* [What the task requires] Extract the text of each entry below exactly, leaving every image behind.

Data extracted from a collection

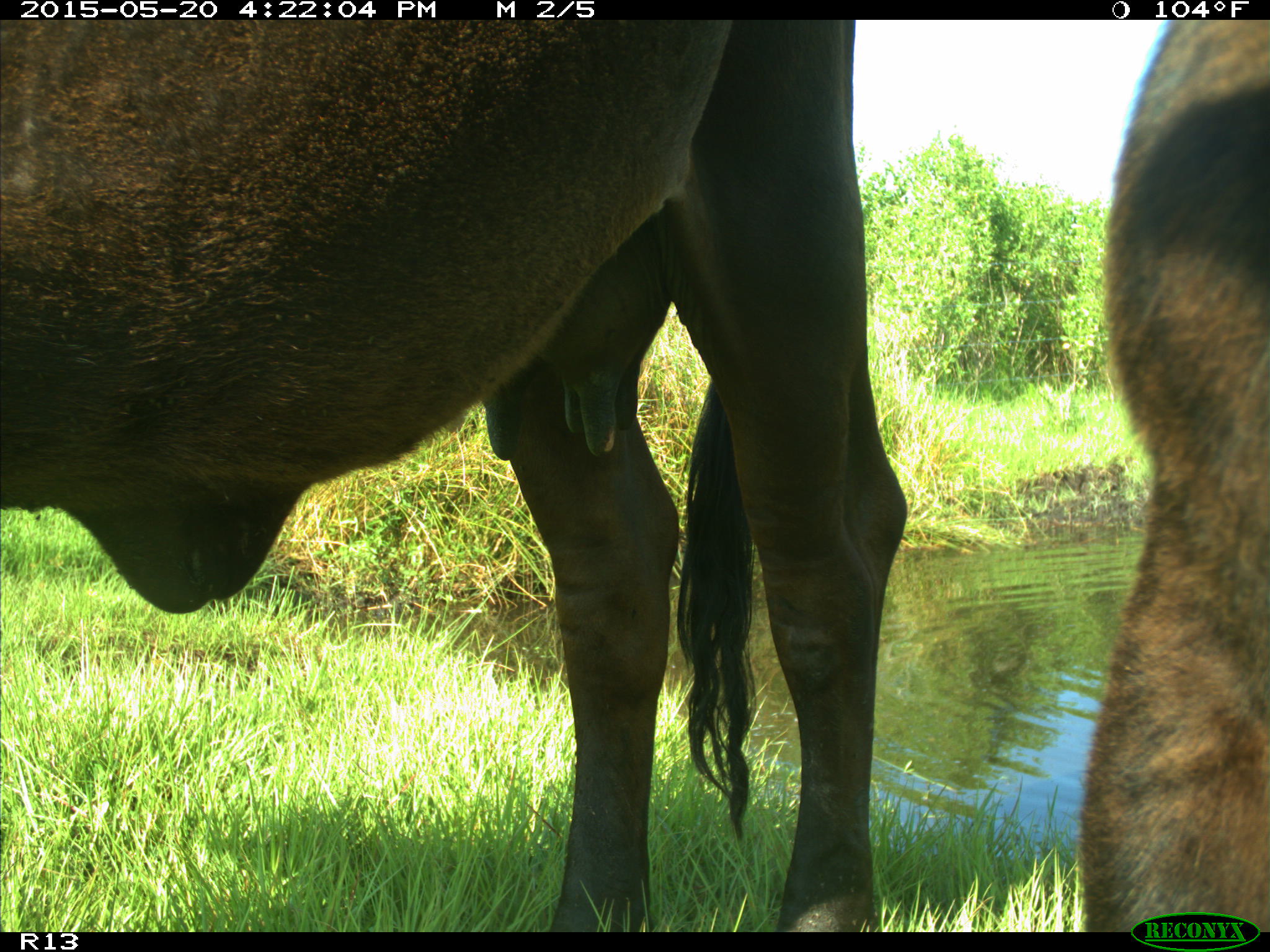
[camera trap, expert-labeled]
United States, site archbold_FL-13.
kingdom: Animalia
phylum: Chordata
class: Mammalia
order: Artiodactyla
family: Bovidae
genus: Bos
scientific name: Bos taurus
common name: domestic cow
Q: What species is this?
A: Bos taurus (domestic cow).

* [Problem solution]
[camera trap, expert-labeled]
United States, site archbold_FL-13.
kingdom: Animalia
phylum: Chordata
class: Mammalia
order: Artiodactyla
family: Bovidae
genus: Bos
scientific name: Bos taurus
common name: domestic cow
Q: What species is this?
A: Bos taurus (domestic cow).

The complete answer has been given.